Reforming residential tenancy acts in Australia
Residential tenancy laws in Australia are crucial for maintaining a balance between landlords and tenants.
To ensure safe and sustainable rental housing for all Australians, reforms to the various Residential Tenancy Acts (RTAs) across Australian states and territories — alongside recent RTA reforms— must be considered to include a greater sense of care for the needs of each party (that is, stewardship). Key areas of RTA reforms that may increase stewardship[i],[ii] — leading to ‘other oriented’ behaviours[iii],[iv] mutually benefiting all parties — include redefining tenant‑landlord dynamics relating to safety, well-being standards and expectations, property upkeep and accountability and tenancy requirements and practices. Integrating a stewardship approach can be seen to provide benefit to both tenants and landlords.
Embracing a stewardship approach can prove advantageous for both tenants and landlords[v]. When tenants adopt the role of stewards, they assume the responsibility of preserving and nurturing the rental property as if it were their own [vi]. This encompasses adhering to safety and well-being criteria, promptly addressing property maintenance, and fulfilling tenancy obligations. Tenant stewardship signifies a proactive stance towards ensuring habitable living conditions, showing reverence for the property's integrity, and engaging in transparent communication with landlords. Through adopting stewardship principles, tenants contribute to the overall calibre and sustainability of the rental housing sector, fostering a harmonious rapport with landlords and a shared sense of duty.
Similarly, when landlords assume the role of stewards, they safeguard and conserve rental properties to ensure the welfare of both tenants and the property itself. This role entails compliance with legal and regulatory mandates and a genuine dedication to upholding liveable conditions and cultivating positive tenant-landlord relationships. As stewards, landlords prioritize property maintenance, promptly address upkeep concerns, uphold safety benchmarks, and maintain open communication channels with tenants. This proactive engagement cultivates an environment of equilibrium and sustainability in rental housing, benefiting all parties involved and bolstering the general stability of the rental market.
Drawing inspiration from the stewardship concept, these reforms can augment the rights and responsibilities of landlords and tenants. In particular, integrating stewardship into RTAs can cultivate a deeper sense of care and consideration between these two entities. The proposed reforms, aimed at incorporating stewardship principles, are designed to foster fairness and contribute to establishing a more sustainable and impartial rental housing sector in Australia[vii],[viii]. The thrust of our article lies in outlining recommendations and providing guidance for proactively addressing prevalent issues tenants and landlords face.
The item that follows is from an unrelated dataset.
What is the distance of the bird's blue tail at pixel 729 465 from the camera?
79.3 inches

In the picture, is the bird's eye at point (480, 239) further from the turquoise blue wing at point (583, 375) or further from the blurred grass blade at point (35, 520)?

Moreover, it seeks to resolve immediate concerns and institute effective protocols to perpetuate sustainable housing practices throughout Australia.
By Dr Tracey Dodd and Mr Nicholas Alex Gerald Marzohl, Adelaide Business School, the University of Adelaide.
This is a summary of an article originally written for the Council to Homeless Persons’ Parity Magazine.
[i] Consumer and Business Services 2023, Review of SA’s Renting Laws, Government of South Australia, https://www.cbs.sa.gov. au/campaigns/review-of-sas-renting-laws
[ii] Commissioner for Residential Tenancies 2023, February, Changes to Renting Laws, Victoria State Government, https://www.rentingcommissioner.vic.gov.au/the-rental-sector/changes-to-renting-laws.
[iii] Davis J H, Schoorman F D and Donaldson L 1997, ‘Toward a Stewardship Theory of Management’, Academy of Management Review, vol. 22, no. 1, pp. 20–47.
[iv] Hernandez M 2012, ‘Toward an Understanding of the Psychology of Stewardship’, Academy of Management Review, vol. 37, no. 2, pp. 172–193.
[v] Power E R and Gillon C 2022, ‘Performing the “Good Tenant”’, Housing Studies, vol. 37, no. 3, pp. 459–482.
[vi] Power E R and Gillon C 2022, pp cit.
[vii] Power E R and Gillon C 2022, op cit.
[viii] Morris A, Hulse K and Pawson H 2017, ‘Long-term Private Renters: Perceptions of Security and Insecurity’, Journal of Sociology, vol. 53, no. 3, pp. 653–669.